A sensitive HPLC-FLD method for the quantification of alpelisib, a novel phosphatidylinositol 3-kinase inhibitor, in rat plasma: Drug metabolism and pharmacokinetic evaluation in vitro and in vivo

[Display omitted] •A new bioanalytical HPLC-FLD method to determine alpelisib.•Alpelisib was unstable under acidic conditions including SGF.•Nonlinear PK of IV alpelisib owing to saturation of systemic metabolism process.•Alpelisib metabolism occurs ubiquitously among various tissues in the body.•Nonlinear PK of oral alpelisib owing to saturation of GI absorption process. Alpelisib, a novel phosphatidylinositol 3-kinase inhibitor, is an oral anticancer agent approved for the treatment of advanced or metastatic breast cancer. In this study, a sensitive bioanalytical method using high-performance liquid chromatography combined with a fluorescence detector (HPLC-FLD) was developed for the determination of alpelisib in rat plasma. This newly developed method was validated in terms of linearity (1–1,000 ng/mL), precision, accuracy, recovery, matrix effect, and stability according to the US Food and Drug Administration guideline and these parameters were within the acceptable limits. Alpelisib tended to be stable in plasma, urine, simulated intestinal fluid, and buffer with pH > 4.0 for 24 h, but in the pH 1.2 buffer and simulated gastric fluid for up to 4 h only.
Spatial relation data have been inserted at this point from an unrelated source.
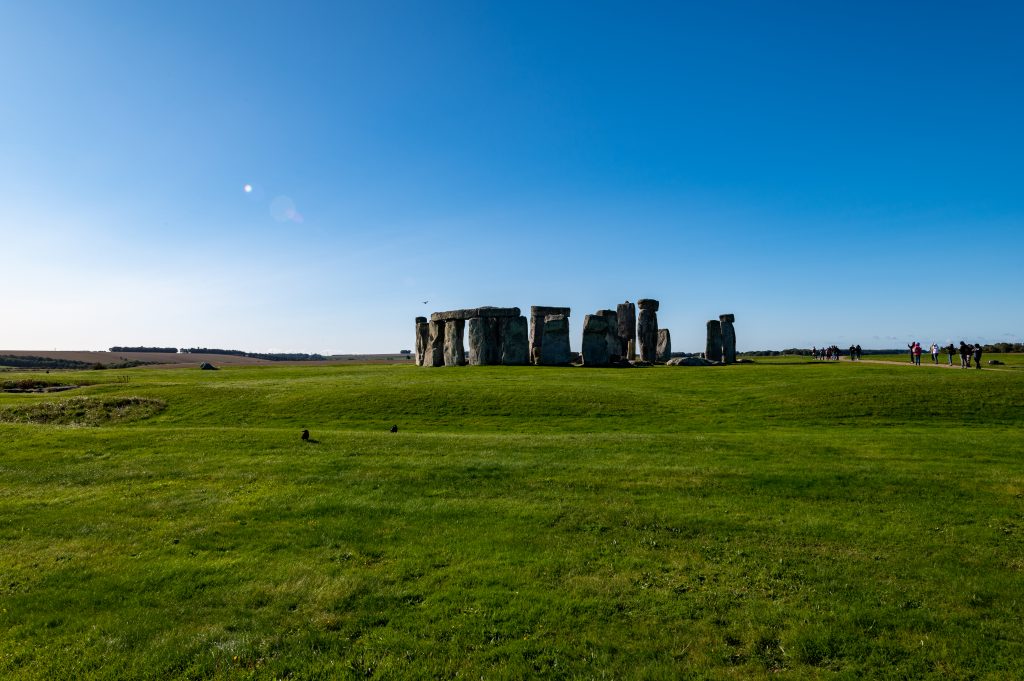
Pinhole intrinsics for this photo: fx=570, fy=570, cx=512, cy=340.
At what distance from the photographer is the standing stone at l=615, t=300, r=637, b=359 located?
49.2 meters

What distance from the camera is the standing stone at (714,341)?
144 ft

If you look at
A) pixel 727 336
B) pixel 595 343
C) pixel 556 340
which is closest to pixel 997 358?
pixel 727 336

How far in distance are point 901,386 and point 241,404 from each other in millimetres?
27510

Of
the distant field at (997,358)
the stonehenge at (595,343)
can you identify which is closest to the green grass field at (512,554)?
the stonehenge at (595,343)

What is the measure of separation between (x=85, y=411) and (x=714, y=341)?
128 ft

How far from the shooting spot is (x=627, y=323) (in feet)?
162

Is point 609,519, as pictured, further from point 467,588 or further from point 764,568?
point 467,588

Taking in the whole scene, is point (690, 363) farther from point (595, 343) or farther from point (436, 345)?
point (436, 345)

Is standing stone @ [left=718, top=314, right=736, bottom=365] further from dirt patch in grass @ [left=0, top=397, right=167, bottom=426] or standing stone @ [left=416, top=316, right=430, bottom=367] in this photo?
dirt patch in grass @ [left=0, top=397, right=167, bottom=426]

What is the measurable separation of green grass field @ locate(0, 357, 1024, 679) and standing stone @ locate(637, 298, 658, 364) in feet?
86.0

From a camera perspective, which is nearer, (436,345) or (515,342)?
(515,342)

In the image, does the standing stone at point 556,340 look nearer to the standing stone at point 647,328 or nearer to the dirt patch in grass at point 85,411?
the standing stone at point 647,328

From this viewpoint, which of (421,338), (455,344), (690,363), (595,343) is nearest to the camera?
(595,343)

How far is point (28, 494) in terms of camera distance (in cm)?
1144
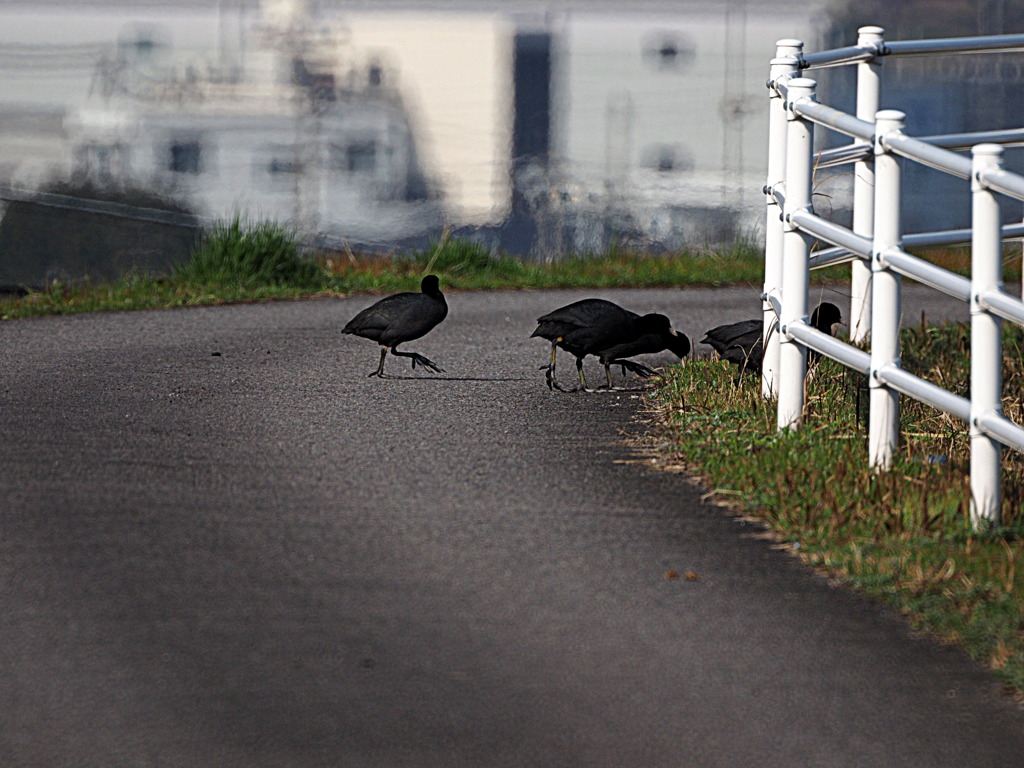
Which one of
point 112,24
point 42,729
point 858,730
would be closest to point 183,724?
point 42,729

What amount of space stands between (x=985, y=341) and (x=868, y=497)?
2.29 feet

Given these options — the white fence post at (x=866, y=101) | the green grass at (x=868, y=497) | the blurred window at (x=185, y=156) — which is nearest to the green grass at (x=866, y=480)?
the green grass at (x=868, y=497)

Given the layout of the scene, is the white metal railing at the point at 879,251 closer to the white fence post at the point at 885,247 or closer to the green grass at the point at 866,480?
the white fence post at the point at 885,247

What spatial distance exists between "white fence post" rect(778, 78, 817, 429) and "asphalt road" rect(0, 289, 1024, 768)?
735 mm

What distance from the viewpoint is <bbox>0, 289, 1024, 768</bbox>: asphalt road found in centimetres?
359

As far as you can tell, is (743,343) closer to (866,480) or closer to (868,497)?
(866,480)

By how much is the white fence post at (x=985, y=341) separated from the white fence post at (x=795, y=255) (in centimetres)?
139

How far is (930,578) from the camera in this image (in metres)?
4.57

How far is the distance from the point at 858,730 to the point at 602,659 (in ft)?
2.36

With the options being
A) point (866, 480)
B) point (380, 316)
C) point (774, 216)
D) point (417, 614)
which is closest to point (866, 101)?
point (774, 216)

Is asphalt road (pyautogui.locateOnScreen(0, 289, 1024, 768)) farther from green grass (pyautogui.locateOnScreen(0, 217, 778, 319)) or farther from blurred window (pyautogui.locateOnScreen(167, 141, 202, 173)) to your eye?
blurred window (pyautogui.locateOnScreen(167, 141, 202, 173))

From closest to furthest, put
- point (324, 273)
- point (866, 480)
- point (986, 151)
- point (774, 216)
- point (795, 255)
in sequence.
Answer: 1. point (986, 151)
2. point (866, 480)
3. point (795, 255)
4. point (774, 216)
5. point (324, 273)

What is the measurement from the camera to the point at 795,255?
255 inches

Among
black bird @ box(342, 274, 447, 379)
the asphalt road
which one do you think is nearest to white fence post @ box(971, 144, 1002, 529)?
the asphalt road
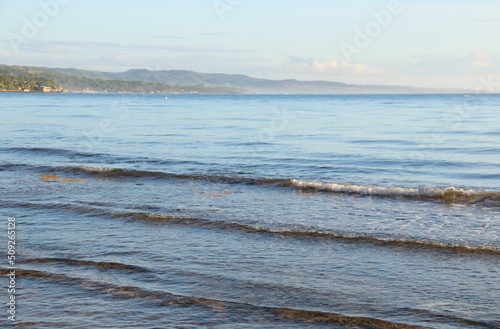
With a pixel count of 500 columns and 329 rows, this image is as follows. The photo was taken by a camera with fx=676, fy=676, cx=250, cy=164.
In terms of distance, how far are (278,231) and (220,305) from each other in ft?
15.0

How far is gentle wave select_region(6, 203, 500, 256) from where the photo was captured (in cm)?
1181

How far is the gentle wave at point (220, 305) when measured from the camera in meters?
8.21

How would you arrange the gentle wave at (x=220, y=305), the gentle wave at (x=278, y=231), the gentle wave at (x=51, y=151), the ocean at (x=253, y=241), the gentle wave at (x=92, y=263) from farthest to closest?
the gentle wave at (x=51, y=151)
the gentle wave at (x=278, y=231)
the gentle wave at (x=92, y=263)
the ocean at (x=253, y=241)
the gentle wave at (x=220, y=305)

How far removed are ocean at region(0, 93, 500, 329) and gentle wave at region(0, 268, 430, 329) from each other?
0.03 m

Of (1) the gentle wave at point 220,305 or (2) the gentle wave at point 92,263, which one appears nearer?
(1) the gentle wave at point 220,305

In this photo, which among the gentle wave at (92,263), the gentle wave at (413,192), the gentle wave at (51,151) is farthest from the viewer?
the gentle wave at (51,151)

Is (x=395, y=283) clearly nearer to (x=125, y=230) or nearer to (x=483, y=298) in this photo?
(x=483, y=298)

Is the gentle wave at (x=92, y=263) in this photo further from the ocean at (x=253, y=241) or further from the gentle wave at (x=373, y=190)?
the gentle wave at (x=373, y=190)

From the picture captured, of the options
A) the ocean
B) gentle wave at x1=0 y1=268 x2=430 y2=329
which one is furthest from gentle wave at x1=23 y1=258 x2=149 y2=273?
gentle wave at x1=0 y1=268 x2=430 y2=329

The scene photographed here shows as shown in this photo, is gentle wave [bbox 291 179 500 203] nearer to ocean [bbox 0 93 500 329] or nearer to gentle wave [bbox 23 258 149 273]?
ocean [bbox 0 93 500 329]

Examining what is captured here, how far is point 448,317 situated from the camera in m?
8.30

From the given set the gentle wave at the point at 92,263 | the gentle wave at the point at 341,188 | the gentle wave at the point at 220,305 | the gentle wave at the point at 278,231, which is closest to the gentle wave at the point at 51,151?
the gentle wave at the point at 341,188

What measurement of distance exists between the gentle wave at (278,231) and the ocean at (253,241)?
4cm

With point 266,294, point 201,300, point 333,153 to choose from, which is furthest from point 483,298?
point 333,153
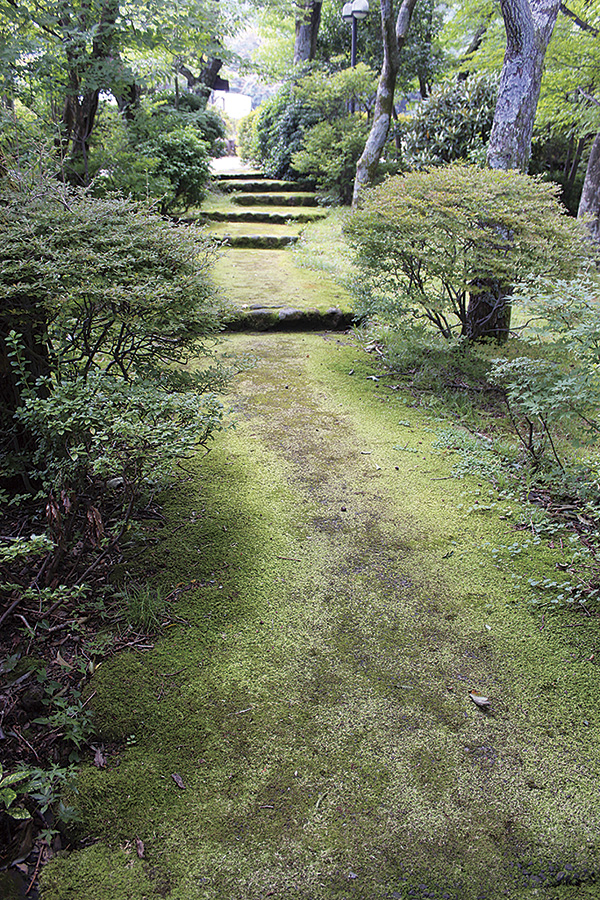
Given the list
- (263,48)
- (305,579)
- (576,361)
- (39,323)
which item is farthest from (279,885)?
(263,48)

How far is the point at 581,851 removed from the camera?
59.4 inches

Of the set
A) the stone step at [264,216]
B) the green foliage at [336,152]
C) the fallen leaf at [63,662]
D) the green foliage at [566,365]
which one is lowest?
the fallen leaf at [63,662]

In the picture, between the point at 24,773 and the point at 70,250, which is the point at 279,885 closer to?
the point at 24,773

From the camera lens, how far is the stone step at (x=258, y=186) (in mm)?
13594

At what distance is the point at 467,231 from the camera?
4.21 meters

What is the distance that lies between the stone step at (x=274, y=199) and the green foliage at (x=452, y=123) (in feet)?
7.85

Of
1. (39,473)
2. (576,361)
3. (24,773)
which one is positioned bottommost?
(24,773)

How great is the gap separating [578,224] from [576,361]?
2215 millimetres

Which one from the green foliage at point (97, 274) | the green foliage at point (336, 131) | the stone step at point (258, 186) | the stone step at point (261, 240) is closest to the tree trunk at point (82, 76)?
the green foliage at point (97, 274)

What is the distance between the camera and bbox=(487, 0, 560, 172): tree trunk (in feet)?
15.6

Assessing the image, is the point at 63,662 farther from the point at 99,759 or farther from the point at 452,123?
the point at 452,123

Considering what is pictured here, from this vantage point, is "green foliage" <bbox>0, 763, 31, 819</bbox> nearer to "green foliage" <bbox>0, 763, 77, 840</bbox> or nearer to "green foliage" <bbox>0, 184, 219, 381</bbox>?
"green foliage" <bbox>0, 763, 77, 840</bbox>

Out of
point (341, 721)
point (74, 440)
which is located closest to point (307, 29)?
point (74, 440)

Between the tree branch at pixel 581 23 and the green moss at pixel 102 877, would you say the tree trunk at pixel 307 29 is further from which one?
the green moss at pixel 102 877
A study involving intravenous administration of alpelisib in rats showed that the dose-normalized area under the plasma concentration versus time curve (AUC) of alpelisib changed significantly as the dose increased from 1 to 10 mg/kg. Similarly, an oral rat study indicated that the dose-normalized AUC and the fraction of dose that remained in the gastrointestinal (GI) tract changed significantly as the dose increased from 0.5 to 10 mg/kg. These nonlinear (dose-dependent) pharmacokinetics of intravenous and oral alpelisib could be attributed to the saturation of ubiquitous metabolism among most tissues and/or GI absorption processes. To the best of our knowledge, this is the first study to investigate the in vivo nonlinear pharmacokinetics of alpelisib and its possible mechanisms, together with a new HPLC-FLD method to determine alpelisib in biological matrices.